Thursday, October 8, 2009

so here i am again. my mind is plagued with questions that have no easy answers. i'm "settled." i have a new,really good job. i'm in a new city. i have a few people that i know in this town and i have plenty of fun stuff to get into on the weekends. i think i've found a church i'm ready to get involved in and I volunteer weekly tutoring some kids. i just went natural (cut my hair off). from the outside, it appears that i have it "together."

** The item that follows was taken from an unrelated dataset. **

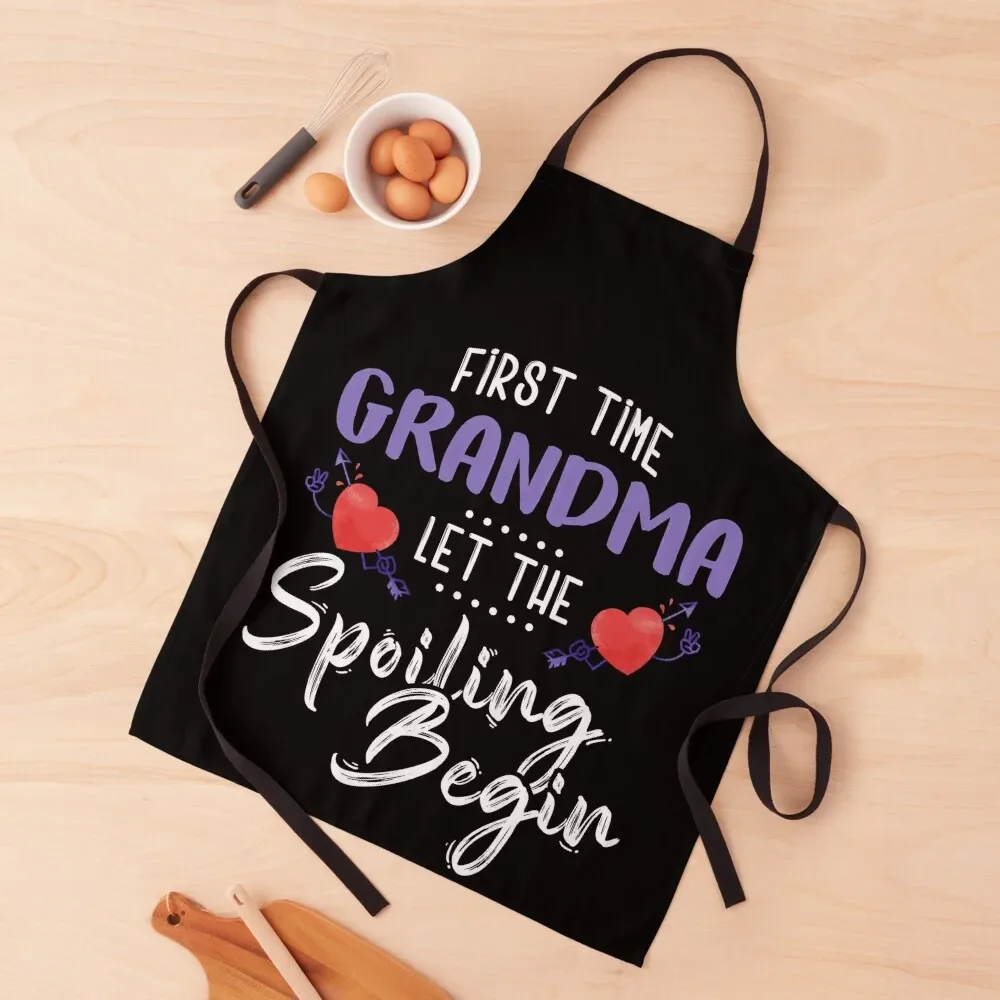 

First Time Grandma Let The Spoiling Begin Apron kitchen clothes christmas kitchen cloths For Kitchen Women Nursing Apron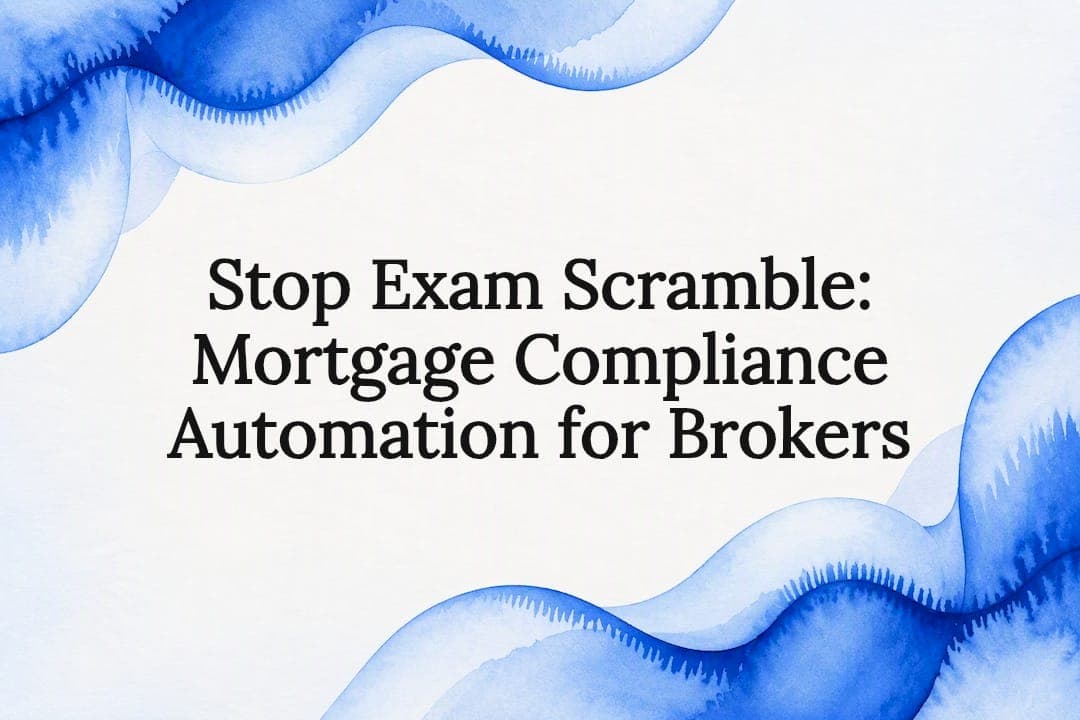 Stop Exam Scramble: Mortgage Compliance Automation for Brokers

i have left my family permanently. i moved to a new state a thousand miles away from home. i left behind some unfortunate situations. my mom chose her partner over me in a situation that seemed so black and white to me. my father has never been a consistent part of my life but feels the need to come in and out just enough for me to be emotionally disturbed by his sporadic appearances. i just lost one of the only (the best) positive male influences to a sudden heart attack/stroke complication at the age of 39. i'm no longer allowed to be in the place that i once called home because i told my mother about how her partner and his son abused me and may be potentially abusing someone else. i'm not close to my siblings nor have i ever been close to them.

right now my mind is disturbed because i just don't understand what my role is in the current place i'm in. i know that i should probably tell my father that i live in an entirely different state now. i don't owe him anything, but he could at least know where i am. i'm so ready to cut him off but him and his wife have all of my contact information and his daughters are friends with me on facebook. they will inevitably find me and continue to hound me about my life. i know that's not the right thing to do. i want to know him so badly and want him to want me so badly. isn't it funny how we all desire love from the places that we will never get it from. i want my mom to love me and give me her undivided attention. that'll probably never happen though.